• **Directions for this task**: No pictures, no extra lines: copy exactly from the line with "Canadian Geese at Kansas Pond by kareenking" through the end of the entries.

• **Web page caption snippets**:
☆ ☆ ☆ ☆ ☆
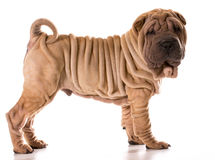 Chinese shar pei Royalty Free Stock Photography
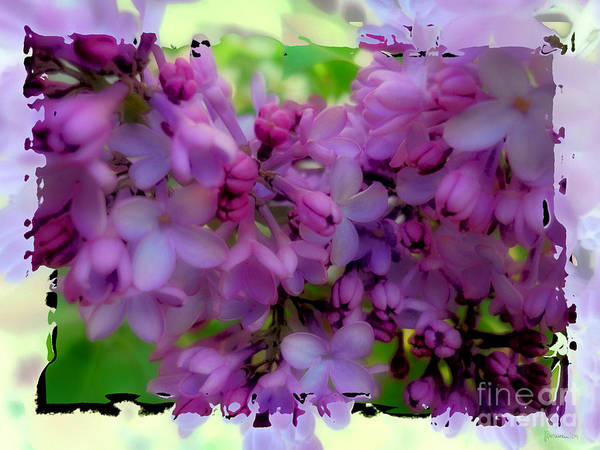 Photograph - Lilacs by Jeff Breiman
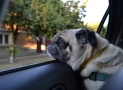 Best Dog Seat Belts and Harnesses (Our 14 for Keeping Safe in the Car)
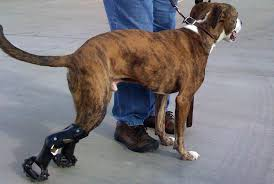 valgus dog. prosthetic limbs for dogs valgus dog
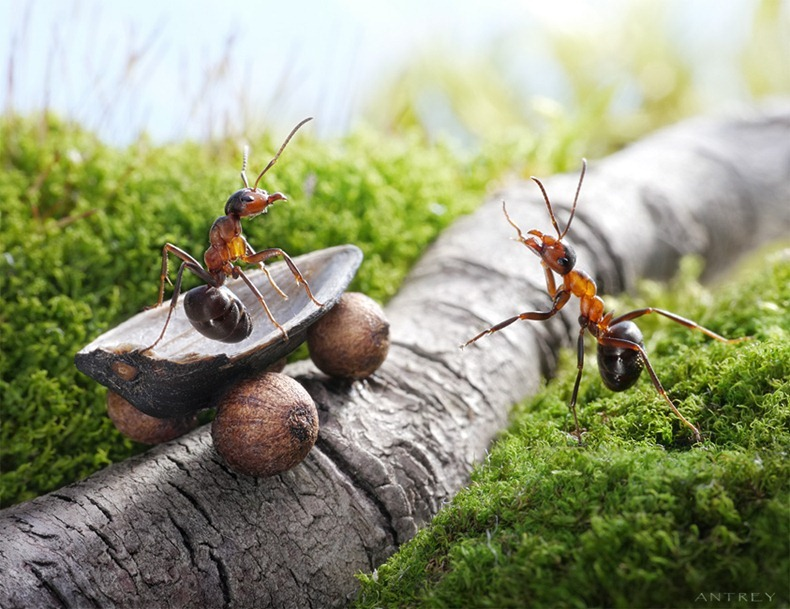 بالصور غرائب وعجائب النمل العجيبة 20160716 2186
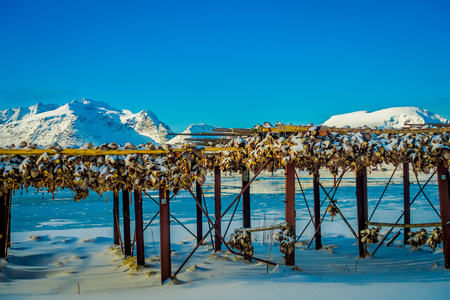 Outdoor view traditional way of drying cod stock fish in Lofoten Islands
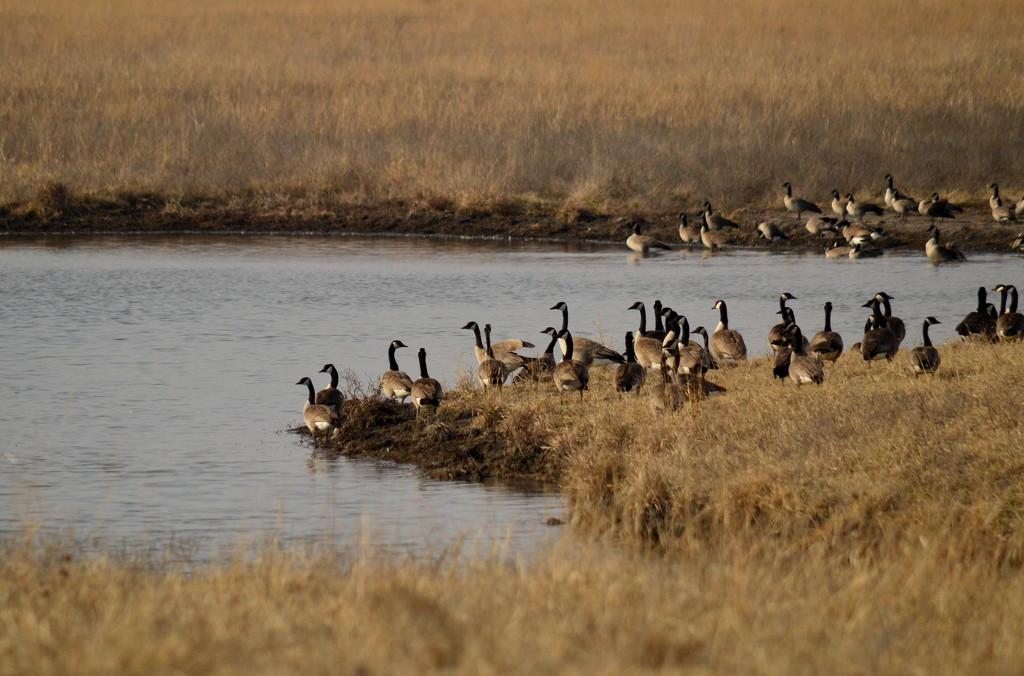 Canadian Geese at Kansas Pond by kareenking
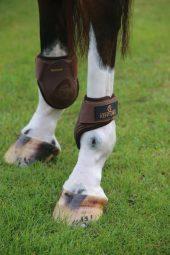 Kentucky Young Horses Fetlock Boots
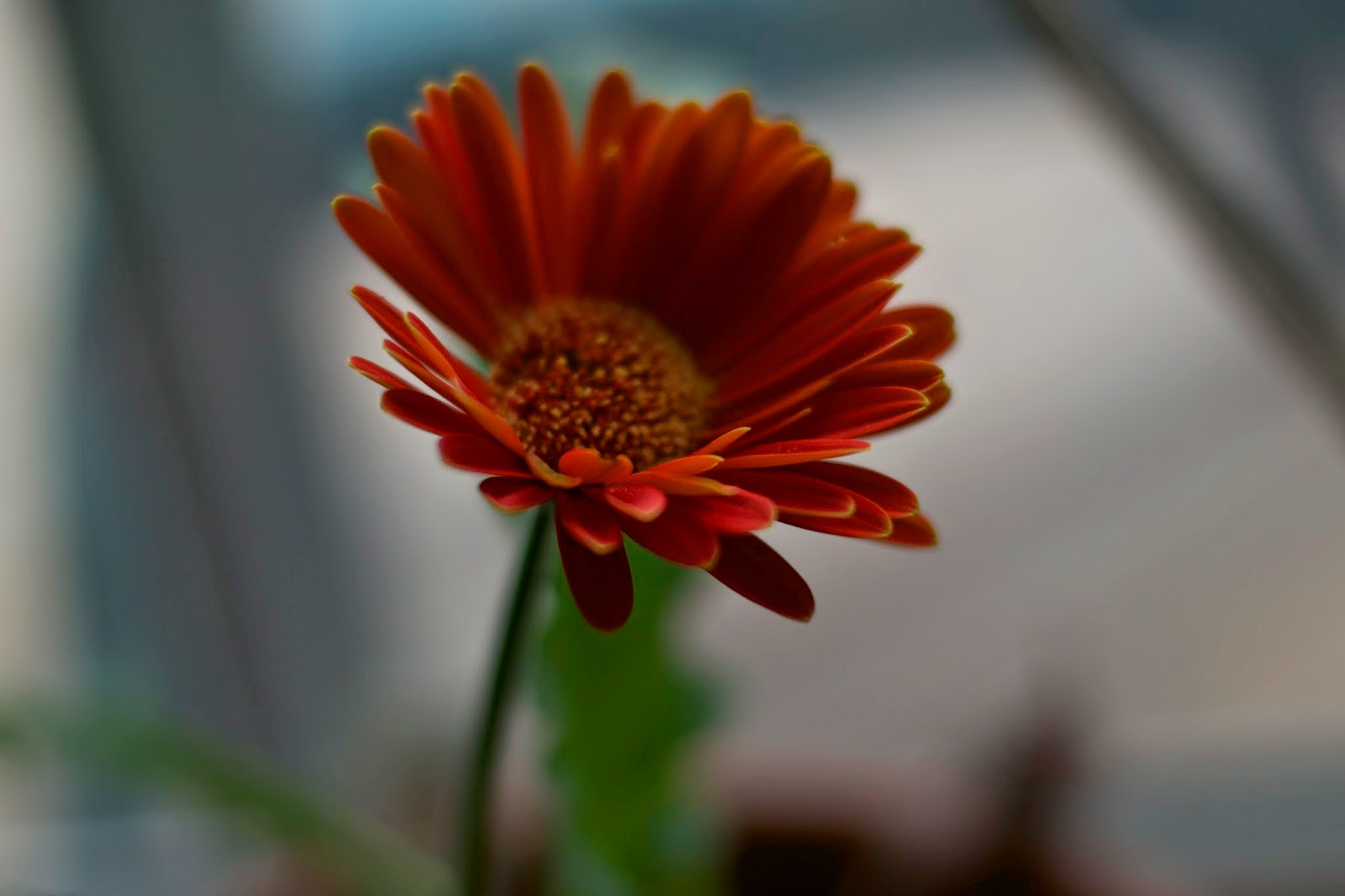 Red gerber daisy, a favor from a friends baby shower last year. It made it through the winter and is happily blooming!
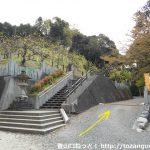 大縣神社の本殿奥の遊歩道入口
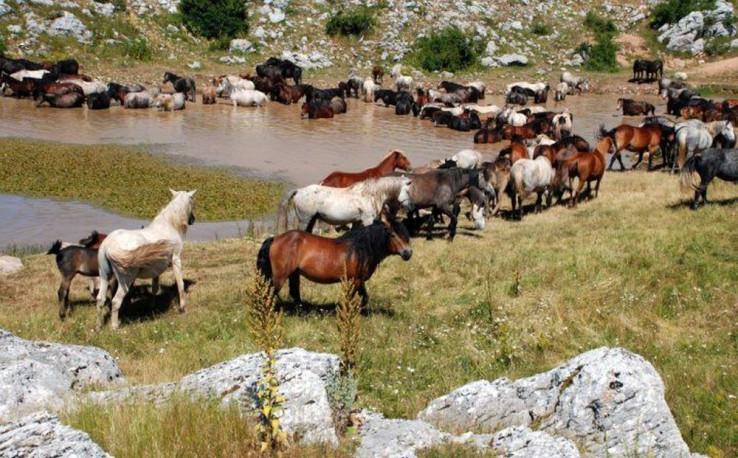 Ljeti dolaze na Borovu glavu te tako stradavaju u saobraćaju  - Avaz, Dnevni avaz, avaz.ba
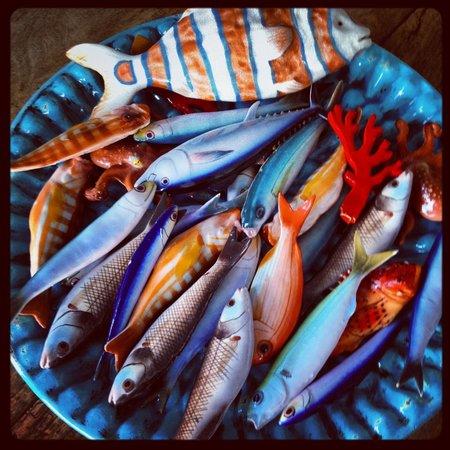 Maison La Minervetta: Fish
☆ ☆ ☆ ☆ ☆
• **Written reply**:
 Canadian Geese at Kansas Pond by kareenking
 Kentucky Young Horses Fetlock Boots
 Red gerber daisy, a favor from a friends baby shower last year. It made it through the winter and is happily blooming!
 大縣神社の本殿奥の遊歩道入口
 Ljeti dolaze na Borovu glavu te tako stradavaju u saobraćaju  - Avaz, Dnevni avaz, avaz.ba
 Maison La Minervetta: Fish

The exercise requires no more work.